Please locate each line in the entries below that contains the string "instances", and copy every such line.

----

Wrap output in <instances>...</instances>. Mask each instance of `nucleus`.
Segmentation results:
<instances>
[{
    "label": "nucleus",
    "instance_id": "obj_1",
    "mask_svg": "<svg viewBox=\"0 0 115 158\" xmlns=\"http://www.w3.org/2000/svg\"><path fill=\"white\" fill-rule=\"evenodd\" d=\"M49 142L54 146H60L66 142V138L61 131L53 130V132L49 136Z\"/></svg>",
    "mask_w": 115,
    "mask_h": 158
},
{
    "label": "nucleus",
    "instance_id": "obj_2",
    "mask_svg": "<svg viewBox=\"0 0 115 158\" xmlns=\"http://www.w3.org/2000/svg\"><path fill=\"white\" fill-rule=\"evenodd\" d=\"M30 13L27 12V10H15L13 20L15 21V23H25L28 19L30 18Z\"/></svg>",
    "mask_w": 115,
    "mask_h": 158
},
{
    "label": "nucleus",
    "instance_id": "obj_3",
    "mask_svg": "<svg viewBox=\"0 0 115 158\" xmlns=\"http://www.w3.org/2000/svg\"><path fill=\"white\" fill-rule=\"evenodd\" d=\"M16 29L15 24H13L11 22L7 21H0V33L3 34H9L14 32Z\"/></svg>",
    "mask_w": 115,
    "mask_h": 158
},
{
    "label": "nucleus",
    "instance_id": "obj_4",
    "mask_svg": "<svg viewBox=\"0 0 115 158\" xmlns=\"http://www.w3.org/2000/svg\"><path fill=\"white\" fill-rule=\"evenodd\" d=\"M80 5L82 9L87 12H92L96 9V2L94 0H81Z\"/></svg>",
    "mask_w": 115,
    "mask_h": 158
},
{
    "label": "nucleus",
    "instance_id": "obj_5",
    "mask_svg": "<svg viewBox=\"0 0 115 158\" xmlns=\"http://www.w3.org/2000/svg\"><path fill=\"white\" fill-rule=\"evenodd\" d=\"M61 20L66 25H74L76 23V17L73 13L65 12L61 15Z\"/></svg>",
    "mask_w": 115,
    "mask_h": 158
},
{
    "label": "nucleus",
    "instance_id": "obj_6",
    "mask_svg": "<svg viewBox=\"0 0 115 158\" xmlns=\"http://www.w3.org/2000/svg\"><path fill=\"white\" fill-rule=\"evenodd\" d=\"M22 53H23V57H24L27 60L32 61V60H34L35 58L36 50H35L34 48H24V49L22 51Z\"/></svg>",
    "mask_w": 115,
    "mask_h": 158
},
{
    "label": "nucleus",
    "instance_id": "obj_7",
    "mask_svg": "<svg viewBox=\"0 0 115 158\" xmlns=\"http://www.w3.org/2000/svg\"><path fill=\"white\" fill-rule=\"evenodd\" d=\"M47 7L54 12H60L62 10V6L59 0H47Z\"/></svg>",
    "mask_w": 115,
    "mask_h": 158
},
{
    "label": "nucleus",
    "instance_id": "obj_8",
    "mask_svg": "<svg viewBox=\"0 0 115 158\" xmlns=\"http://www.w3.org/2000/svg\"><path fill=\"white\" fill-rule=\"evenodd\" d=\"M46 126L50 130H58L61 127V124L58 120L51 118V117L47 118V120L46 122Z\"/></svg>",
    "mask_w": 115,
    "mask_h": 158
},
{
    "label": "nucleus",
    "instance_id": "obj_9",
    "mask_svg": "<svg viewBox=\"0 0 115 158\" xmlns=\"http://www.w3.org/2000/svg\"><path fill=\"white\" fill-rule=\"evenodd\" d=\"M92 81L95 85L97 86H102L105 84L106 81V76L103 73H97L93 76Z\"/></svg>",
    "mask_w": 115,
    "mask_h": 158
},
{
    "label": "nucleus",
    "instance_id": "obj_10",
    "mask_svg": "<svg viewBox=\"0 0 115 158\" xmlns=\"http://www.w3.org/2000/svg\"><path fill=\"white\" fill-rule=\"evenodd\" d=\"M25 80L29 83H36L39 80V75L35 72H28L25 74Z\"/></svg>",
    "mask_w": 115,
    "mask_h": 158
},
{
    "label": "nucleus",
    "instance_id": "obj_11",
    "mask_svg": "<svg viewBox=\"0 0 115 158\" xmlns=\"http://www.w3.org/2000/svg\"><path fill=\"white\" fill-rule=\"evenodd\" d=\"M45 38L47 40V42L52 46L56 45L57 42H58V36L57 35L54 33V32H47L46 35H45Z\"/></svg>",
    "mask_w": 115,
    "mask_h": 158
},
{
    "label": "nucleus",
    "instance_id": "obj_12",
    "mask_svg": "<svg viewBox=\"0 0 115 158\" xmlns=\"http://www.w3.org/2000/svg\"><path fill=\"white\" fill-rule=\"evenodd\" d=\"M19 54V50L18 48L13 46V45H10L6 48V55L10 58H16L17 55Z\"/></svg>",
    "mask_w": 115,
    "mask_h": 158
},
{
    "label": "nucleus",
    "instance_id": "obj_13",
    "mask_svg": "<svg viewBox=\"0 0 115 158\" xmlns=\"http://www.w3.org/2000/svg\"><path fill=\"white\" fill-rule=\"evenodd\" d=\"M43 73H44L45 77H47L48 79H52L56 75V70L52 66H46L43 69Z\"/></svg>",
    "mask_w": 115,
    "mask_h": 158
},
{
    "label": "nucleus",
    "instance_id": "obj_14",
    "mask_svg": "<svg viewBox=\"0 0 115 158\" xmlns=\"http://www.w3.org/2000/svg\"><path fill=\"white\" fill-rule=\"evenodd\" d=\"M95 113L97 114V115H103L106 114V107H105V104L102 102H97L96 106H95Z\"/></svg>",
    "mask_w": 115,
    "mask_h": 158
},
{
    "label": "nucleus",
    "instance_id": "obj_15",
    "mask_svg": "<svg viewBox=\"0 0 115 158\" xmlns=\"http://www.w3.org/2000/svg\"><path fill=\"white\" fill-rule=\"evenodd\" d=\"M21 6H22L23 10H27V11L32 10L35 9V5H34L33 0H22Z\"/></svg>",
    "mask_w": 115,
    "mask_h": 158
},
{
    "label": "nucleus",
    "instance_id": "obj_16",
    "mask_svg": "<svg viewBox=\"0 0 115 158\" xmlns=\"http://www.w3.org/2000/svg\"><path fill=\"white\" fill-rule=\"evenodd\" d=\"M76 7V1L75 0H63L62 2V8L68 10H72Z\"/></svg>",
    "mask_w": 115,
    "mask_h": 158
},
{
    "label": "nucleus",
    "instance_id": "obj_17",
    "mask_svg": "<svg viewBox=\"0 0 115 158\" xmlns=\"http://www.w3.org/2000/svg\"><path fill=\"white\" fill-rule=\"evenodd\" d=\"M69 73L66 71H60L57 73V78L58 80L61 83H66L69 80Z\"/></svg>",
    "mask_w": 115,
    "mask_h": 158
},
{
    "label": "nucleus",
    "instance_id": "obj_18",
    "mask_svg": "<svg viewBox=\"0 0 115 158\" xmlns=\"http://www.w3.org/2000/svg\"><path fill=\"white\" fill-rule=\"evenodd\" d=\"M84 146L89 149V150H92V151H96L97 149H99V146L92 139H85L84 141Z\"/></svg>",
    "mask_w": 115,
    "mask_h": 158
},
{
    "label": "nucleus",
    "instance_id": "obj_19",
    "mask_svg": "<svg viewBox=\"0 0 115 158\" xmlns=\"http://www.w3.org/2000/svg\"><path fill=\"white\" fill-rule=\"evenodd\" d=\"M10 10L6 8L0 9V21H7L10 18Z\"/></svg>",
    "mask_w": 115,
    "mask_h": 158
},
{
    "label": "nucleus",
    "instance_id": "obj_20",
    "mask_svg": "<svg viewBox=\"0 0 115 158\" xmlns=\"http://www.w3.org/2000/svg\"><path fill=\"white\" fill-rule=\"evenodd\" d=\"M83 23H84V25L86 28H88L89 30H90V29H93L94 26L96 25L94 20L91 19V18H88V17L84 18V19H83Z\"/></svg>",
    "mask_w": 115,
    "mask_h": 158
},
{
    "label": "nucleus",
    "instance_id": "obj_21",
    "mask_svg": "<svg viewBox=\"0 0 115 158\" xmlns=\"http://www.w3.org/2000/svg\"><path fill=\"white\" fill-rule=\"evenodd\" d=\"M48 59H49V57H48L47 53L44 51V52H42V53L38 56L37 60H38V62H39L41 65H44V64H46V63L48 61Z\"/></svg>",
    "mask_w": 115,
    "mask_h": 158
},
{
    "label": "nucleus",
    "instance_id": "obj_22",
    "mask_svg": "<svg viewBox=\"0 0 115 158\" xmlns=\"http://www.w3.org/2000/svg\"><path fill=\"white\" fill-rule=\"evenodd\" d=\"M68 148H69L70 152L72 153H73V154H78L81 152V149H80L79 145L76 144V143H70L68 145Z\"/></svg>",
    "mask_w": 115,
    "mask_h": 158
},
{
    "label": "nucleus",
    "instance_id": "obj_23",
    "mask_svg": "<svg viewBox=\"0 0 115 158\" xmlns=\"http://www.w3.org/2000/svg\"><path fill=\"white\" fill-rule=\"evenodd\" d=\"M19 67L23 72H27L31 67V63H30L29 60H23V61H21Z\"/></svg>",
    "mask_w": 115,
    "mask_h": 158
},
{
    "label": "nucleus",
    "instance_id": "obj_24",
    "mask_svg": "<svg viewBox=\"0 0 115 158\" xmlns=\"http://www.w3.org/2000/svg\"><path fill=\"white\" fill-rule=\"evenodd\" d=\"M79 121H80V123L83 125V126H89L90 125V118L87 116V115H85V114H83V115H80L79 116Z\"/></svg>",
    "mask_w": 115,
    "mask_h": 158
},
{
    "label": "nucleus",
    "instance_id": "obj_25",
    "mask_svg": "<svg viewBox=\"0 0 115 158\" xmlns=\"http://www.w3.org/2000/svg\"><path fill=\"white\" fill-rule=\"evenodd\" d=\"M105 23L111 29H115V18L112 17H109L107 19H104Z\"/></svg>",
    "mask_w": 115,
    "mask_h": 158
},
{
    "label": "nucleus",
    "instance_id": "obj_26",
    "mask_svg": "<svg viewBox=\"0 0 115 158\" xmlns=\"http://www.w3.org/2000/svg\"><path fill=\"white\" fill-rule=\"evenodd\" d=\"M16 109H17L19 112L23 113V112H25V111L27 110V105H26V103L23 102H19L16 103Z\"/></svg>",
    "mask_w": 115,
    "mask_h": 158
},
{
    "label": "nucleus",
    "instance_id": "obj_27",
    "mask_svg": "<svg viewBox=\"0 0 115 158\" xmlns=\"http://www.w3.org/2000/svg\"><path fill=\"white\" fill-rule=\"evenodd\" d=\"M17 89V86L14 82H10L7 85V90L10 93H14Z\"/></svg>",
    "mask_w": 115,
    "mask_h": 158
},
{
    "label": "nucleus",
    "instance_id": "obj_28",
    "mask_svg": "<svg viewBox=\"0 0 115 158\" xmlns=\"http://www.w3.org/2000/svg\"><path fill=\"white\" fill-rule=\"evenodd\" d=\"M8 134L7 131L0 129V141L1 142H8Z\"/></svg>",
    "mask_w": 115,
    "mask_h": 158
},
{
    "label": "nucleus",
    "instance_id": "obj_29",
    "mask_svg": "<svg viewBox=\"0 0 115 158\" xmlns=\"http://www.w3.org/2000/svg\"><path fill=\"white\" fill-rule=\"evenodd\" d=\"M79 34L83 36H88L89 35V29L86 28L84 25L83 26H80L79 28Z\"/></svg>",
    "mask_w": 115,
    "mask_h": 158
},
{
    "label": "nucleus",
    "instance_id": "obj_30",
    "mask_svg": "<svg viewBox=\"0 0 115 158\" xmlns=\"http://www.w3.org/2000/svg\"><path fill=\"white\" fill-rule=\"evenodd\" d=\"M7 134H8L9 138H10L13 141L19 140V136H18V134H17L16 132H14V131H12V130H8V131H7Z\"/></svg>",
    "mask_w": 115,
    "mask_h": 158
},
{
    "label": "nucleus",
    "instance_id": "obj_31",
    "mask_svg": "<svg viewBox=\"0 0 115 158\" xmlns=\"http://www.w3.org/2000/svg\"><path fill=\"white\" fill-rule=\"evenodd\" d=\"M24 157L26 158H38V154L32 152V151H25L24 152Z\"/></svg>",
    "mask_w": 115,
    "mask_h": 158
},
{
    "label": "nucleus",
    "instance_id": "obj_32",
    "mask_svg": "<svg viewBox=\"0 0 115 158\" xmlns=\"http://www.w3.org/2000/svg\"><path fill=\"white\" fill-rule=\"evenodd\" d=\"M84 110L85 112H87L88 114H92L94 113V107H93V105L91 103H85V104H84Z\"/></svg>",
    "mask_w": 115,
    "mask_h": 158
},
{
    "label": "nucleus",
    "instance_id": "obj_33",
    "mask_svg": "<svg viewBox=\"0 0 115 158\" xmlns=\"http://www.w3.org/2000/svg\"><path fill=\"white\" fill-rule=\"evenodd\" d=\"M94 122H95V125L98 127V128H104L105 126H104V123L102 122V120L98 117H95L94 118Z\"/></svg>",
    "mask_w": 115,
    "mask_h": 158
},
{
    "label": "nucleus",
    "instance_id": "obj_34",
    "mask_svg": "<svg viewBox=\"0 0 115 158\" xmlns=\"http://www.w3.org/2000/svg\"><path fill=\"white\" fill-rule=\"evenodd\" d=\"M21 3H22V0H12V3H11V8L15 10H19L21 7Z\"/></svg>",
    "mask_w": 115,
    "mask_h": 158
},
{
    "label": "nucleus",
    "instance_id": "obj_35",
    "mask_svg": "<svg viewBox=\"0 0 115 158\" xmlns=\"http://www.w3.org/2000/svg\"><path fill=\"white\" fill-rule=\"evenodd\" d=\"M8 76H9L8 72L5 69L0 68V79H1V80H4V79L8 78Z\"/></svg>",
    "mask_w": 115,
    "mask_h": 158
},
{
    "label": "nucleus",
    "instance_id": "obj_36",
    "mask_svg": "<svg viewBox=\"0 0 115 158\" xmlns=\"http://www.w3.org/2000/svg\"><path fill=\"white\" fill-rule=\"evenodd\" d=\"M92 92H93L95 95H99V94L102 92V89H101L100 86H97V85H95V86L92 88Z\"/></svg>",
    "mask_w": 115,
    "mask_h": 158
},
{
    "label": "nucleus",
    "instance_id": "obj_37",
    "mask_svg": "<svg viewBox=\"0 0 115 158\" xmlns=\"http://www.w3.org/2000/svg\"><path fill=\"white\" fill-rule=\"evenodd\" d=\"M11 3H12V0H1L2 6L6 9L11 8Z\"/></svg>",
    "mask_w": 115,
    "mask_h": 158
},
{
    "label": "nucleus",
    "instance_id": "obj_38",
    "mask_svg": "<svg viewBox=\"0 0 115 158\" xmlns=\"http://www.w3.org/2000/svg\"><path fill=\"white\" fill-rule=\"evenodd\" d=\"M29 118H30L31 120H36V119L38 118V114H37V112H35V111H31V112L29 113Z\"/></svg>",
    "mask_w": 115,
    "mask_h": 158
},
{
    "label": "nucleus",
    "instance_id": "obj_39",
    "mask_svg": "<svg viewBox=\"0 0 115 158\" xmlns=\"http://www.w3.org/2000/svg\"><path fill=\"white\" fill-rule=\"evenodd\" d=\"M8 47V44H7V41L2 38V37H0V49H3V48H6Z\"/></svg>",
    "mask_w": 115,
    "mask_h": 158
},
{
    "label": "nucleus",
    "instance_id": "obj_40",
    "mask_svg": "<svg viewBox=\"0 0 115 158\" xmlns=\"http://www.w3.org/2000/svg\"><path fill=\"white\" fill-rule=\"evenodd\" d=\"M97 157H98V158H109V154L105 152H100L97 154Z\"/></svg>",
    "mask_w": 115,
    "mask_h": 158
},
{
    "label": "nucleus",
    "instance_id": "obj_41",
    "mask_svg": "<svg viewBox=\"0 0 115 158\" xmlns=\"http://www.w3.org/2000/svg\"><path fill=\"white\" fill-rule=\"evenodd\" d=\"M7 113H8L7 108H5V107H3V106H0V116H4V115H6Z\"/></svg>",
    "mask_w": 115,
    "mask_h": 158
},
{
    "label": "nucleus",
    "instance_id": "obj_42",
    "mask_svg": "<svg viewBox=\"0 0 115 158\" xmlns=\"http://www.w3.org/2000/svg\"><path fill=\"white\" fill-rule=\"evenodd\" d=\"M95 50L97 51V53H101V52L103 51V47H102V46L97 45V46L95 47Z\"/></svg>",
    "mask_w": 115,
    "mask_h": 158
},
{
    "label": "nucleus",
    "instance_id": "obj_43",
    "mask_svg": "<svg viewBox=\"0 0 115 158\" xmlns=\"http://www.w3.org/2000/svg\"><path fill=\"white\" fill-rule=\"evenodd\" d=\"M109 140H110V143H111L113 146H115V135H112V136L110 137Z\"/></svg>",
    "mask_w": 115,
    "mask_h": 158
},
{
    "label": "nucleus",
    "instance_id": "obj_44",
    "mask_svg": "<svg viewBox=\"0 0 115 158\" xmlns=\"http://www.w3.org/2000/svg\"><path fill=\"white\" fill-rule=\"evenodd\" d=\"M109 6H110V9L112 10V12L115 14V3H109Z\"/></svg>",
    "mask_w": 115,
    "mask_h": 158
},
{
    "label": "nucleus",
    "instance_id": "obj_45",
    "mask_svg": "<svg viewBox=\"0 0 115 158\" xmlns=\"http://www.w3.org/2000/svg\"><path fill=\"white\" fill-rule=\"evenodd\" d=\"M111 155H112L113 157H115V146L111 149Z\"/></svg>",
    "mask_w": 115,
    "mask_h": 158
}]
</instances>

----

#### [Written reply]
Wrap output in <instances>...</instances>. Mask each instance of `nucleus`.
<instances>
</instances>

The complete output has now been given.